Relations between Tables
Overview
Teaching: 60 min
Exercises: 30 minQuestions
How to perform SQL Join?
How to make use of different SQL joins?
Objectives
To retrieve data from multiple tables Simultaneously when data is related.
Let’s explore how to retrieve data from multiple tables simultaneously when the data is related.
Before starting, let’s create a new database that will contain metadata from multiple experiments, and two tables to work with.
Let’s name the database all_experiments_data
:
CREATE DATABASE all_experiments_data;
USE all_experiments_data;
Now, let’s create a table experiments
with the following schema:
CREATE TABLE experiments (
id INT AUTO_INCREMENT PRIMARY KEY,
experiment_name VARCHAR(255) NOT NULL UNIQUE,
laboratory VARCHAR(255),
collision_type VARCHAR(10),
start_year INT
);
And populate it with some data
INSERT INTO experiments (experiment_name, laboratory, collision_type, start_year)

[Data records]

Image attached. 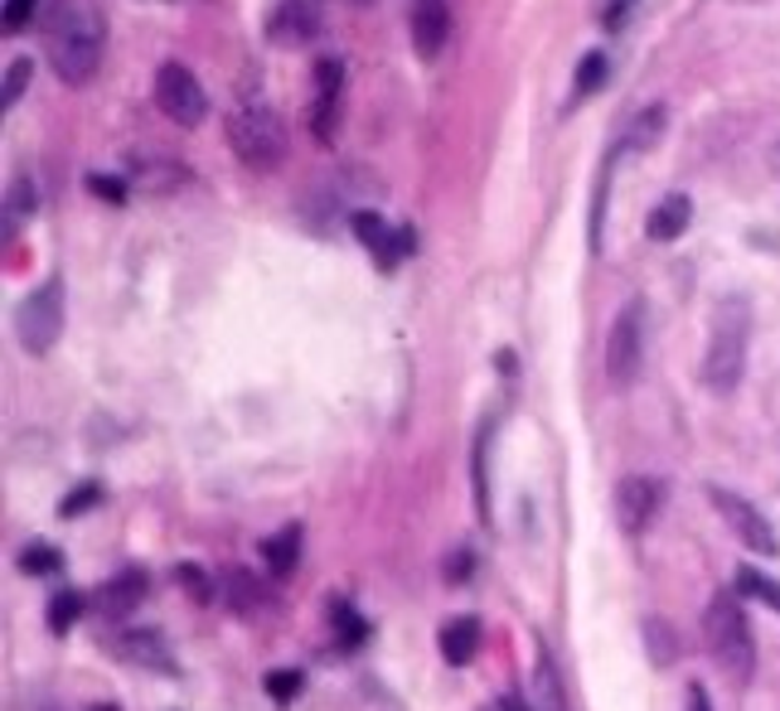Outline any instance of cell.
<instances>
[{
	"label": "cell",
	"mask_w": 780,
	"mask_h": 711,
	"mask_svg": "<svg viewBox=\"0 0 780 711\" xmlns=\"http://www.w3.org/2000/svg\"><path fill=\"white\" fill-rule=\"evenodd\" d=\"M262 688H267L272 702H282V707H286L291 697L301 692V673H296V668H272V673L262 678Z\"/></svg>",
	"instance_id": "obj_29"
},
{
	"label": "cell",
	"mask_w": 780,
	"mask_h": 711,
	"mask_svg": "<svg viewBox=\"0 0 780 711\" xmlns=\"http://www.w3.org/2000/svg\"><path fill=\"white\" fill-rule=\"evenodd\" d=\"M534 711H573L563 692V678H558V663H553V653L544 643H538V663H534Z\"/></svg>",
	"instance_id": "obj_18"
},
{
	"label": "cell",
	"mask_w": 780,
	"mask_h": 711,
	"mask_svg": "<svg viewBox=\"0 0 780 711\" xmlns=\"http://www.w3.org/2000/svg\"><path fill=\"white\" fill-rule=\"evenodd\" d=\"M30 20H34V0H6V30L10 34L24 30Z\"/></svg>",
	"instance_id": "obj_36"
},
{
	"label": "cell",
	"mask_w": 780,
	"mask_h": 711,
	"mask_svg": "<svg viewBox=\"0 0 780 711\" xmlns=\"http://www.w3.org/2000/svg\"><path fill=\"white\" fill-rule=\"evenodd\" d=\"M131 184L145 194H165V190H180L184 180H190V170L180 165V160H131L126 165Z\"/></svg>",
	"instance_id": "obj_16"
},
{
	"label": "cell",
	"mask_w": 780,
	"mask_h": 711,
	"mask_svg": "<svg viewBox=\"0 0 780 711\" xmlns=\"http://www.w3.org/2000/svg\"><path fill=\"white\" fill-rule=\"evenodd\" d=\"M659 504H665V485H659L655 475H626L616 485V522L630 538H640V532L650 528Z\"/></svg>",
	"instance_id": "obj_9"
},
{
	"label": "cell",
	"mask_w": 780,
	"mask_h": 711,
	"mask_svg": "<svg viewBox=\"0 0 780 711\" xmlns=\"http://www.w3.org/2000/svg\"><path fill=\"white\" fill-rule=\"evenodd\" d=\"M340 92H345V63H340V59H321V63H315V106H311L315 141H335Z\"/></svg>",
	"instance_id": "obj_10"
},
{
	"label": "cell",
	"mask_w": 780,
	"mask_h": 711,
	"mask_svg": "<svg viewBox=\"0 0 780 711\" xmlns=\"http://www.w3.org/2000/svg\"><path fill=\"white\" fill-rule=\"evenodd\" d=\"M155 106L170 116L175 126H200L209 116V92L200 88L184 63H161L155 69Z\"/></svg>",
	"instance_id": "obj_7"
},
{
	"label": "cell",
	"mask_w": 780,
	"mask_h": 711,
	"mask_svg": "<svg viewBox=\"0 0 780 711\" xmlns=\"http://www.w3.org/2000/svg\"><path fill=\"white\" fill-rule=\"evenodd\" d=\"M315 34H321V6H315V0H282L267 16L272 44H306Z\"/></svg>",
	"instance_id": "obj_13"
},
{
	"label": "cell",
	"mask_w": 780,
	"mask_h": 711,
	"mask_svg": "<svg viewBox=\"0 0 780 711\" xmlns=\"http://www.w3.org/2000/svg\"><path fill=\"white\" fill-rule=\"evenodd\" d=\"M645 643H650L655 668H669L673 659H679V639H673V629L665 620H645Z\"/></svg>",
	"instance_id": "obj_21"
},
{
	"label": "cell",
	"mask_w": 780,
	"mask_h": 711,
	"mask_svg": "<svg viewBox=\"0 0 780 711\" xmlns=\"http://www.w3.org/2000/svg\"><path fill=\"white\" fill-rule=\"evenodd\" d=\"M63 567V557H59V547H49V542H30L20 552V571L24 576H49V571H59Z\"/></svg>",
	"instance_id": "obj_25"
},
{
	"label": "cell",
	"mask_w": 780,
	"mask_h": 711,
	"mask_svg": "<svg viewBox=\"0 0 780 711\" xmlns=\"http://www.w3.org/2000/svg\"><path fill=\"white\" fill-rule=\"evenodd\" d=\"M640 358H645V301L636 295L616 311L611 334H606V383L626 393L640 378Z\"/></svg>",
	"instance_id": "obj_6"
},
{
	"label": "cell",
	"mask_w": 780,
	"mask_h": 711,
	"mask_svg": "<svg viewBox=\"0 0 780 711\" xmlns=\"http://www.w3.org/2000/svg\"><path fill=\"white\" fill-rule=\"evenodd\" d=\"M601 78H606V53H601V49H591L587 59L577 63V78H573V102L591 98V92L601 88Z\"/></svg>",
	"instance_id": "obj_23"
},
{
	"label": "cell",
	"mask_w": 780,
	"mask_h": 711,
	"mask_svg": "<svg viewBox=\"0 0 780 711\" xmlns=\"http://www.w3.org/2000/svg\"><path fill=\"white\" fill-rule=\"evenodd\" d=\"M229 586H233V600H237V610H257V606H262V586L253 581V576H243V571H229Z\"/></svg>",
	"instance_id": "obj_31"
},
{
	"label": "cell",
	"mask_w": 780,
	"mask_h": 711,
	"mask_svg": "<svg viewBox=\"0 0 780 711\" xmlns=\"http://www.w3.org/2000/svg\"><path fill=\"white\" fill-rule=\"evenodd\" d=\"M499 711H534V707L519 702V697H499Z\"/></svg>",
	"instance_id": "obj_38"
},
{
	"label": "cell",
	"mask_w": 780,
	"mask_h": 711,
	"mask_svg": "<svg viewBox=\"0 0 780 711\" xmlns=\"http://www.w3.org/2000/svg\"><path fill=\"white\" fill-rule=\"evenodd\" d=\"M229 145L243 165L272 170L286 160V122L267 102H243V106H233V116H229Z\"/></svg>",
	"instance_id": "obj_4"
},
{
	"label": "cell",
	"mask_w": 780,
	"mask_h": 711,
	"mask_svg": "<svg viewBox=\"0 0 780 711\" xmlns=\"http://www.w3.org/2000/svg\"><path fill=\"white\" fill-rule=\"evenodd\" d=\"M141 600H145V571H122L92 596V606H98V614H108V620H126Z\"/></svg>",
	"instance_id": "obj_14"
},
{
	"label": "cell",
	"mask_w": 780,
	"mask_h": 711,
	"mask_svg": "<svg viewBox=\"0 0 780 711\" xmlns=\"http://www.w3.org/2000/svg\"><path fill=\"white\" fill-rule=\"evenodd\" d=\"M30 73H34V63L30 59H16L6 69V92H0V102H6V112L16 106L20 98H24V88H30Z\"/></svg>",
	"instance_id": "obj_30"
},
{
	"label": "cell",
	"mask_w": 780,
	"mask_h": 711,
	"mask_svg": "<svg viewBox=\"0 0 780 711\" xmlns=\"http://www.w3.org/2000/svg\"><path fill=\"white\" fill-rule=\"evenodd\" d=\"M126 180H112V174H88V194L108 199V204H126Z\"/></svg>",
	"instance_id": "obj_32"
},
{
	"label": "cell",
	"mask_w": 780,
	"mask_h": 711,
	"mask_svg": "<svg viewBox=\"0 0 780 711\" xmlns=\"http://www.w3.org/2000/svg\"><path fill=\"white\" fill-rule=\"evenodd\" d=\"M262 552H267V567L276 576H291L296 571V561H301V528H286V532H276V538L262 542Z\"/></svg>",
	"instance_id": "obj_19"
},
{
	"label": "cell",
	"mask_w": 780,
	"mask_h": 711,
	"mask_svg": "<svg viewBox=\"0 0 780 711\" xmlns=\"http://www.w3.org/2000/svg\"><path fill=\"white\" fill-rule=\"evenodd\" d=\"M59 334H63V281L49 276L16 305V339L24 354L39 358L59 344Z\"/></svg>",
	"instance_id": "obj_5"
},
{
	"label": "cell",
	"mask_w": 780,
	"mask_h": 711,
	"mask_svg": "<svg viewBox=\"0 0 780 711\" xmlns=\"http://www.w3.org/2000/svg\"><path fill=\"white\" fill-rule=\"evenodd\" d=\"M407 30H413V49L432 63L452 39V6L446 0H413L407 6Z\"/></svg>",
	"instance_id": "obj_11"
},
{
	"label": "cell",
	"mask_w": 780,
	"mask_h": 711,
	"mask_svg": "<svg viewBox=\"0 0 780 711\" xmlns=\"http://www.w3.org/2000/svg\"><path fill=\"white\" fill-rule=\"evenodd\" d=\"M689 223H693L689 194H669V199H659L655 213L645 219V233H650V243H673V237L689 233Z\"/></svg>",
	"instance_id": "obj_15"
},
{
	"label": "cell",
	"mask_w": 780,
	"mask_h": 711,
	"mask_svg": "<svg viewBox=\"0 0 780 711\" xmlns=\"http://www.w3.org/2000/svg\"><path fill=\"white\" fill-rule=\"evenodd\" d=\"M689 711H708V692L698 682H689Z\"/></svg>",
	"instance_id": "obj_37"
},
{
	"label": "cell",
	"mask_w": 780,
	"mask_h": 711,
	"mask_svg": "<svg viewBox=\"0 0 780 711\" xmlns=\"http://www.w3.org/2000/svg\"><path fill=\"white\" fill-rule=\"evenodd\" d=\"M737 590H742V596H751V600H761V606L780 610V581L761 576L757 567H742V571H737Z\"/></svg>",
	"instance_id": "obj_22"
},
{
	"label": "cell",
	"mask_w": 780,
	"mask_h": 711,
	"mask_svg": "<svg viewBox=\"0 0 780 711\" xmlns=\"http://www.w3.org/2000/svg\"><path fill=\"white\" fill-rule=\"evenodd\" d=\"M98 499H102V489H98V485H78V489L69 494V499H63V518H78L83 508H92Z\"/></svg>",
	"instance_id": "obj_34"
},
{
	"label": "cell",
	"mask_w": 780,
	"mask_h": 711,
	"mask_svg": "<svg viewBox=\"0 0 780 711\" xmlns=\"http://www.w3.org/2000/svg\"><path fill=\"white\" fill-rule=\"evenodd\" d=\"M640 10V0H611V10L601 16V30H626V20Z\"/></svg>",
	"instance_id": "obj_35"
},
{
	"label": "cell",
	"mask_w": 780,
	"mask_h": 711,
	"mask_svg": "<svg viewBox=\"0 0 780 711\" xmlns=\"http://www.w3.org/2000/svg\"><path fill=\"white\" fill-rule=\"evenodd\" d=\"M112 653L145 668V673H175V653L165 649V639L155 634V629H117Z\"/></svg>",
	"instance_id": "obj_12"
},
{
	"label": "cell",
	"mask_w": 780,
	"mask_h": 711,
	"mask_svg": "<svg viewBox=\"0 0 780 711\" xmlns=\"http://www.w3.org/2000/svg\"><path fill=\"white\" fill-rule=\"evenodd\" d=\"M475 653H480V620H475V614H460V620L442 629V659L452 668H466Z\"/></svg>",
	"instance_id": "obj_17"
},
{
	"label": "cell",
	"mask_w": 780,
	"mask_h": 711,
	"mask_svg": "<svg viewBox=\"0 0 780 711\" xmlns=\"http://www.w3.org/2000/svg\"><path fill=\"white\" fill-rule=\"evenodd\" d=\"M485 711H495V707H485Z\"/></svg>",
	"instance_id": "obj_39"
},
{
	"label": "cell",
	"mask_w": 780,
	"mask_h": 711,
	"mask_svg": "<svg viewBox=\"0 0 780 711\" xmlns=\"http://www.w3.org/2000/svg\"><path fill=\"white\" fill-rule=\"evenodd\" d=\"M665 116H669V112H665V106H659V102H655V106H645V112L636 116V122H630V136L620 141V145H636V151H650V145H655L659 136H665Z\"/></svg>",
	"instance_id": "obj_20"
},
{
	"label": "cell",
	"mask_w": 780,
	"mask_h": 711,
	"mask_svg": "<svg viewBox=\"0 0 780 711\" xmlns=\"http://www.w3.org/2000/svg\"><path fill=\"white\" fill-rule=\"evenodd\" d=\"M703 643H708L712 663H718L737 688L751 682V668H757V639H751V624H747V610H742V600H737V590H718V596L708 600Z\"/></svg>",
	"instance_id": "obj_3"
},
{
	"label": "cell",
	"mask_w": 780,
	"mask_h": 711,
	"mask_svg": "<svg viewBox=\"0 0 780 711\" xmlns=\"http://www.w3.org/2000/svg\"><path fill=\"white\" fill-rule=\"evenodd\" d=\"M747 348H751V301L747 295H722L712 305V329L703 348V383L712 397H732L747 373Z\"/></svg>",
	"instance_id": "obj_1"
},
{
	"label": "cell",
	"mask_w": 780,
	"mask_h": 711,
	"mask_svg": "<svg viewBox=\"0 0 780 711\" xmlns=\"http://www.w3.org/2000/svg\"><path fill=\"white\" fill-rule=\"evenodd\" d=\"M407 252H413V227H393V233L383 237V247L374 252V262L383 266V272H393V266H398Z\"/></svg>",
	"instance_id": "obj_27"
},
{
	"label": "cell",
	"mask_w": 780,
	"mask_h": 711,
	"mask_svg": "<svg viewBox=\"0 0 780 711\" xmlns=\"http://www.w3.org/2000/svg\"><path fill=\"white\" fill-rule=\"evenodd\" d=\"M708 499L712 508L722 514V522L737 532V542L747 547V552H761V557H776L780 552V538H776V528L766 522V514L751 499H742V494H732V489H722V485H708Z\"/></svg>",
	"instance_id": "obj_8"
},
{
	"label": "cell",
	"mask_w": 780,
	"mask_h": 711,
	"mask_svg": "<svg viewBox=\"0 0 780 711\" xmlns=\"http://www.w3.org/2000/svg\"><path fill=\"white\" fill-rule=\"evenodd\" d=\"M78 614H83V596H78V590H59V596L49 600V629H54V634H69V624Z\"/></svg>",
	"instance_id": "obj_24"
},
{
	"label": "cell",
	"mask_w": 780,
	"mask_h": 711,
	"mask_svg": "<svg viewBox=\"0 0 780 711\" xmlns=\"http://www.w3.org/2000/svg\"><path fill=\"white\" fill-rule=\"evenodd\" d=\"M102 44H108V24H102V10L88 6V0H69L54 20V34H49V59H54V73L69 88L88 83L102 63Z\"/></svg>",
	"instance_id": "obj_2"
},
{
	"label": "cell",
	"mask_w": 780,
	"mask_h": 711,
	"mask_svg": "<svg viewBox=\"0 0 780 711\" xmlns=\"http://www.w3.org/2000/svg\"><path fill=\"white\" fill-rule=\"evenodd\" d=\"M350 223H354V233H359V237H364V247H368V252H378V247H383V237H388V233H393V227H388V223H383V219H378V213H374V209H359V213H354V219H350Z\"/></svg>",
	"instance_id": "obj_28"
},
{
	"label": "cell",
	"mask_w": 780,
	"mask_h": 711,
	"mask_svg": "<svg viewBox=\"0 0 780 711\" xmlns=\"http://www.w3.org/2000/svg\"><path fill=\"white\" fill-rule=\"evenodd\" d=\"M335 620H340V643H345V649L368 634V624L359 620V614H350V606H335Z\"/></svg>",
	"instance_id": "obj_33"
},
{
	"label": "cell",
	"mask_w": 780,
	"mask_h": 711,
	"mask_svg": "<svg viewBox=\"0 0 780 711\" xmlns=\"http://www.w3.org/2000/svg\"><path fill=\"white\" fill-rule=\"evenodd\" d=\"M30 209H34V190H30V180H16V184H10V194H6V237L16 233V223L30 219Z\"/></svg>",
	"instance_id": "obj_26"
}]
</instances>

__Problem requirements__: Extend the SQL tutorial on relations between tables, picking up right after its last line. The entries stand apart from the SQL tutorial and are separate material.

__Answer for this exercise__:
VALUES
("LHCb", "CERN", "pp", 2009),
("ATLAS", "CERN", "pp", 2008),
("CMS", "CERN", "pp", 2008),
("ALICE", "CERN", "PbPb", 2010),
("Belle2", "KEK", "e+e-", 2018),
("BaBar", "SLAC", "e+e-", 1999);
Remember that you can check the data in the table using:
SELECT * FROM experiments;
+----+-----------------+------------+----------------+------------+
| id | experiment_name | laboratory | collision_type | start_year |
+----+-----------------+------------+----------------+------------+
| 1 | LHCb | CERN | pp | 2009 |
| 2 | ATLAS | CERN | pp | 2008 |
| 3 | CMS | CERN | pp | 2008 |
| 4 | ALICE | CERN | PbPb | 2010 |
| 5 | Belle2 | KEK | e+e- | 2018 |
| 6 | BaBar | SLAC | e+e- | 1999 |
+----+-----------------+------------+----------------+------------+
Let’s create another table files
with the schema below
CREATE TABLE files (
id INT AUTO_INCREMENT PRIMARY KEY,
filename VARCHAR(255) NOT NULL UNIQUE,
experiment_id INT NOT NULL,
run_number INT NOT NULL,
total_events INT NOT NULL,
data_type VARCHAR(10)
);
Notice the following: we use experiment_id
to link the files
table to the experiments
table.
This is a common practice to establish relationships between tables (and the reason why a relational database is called “relational”).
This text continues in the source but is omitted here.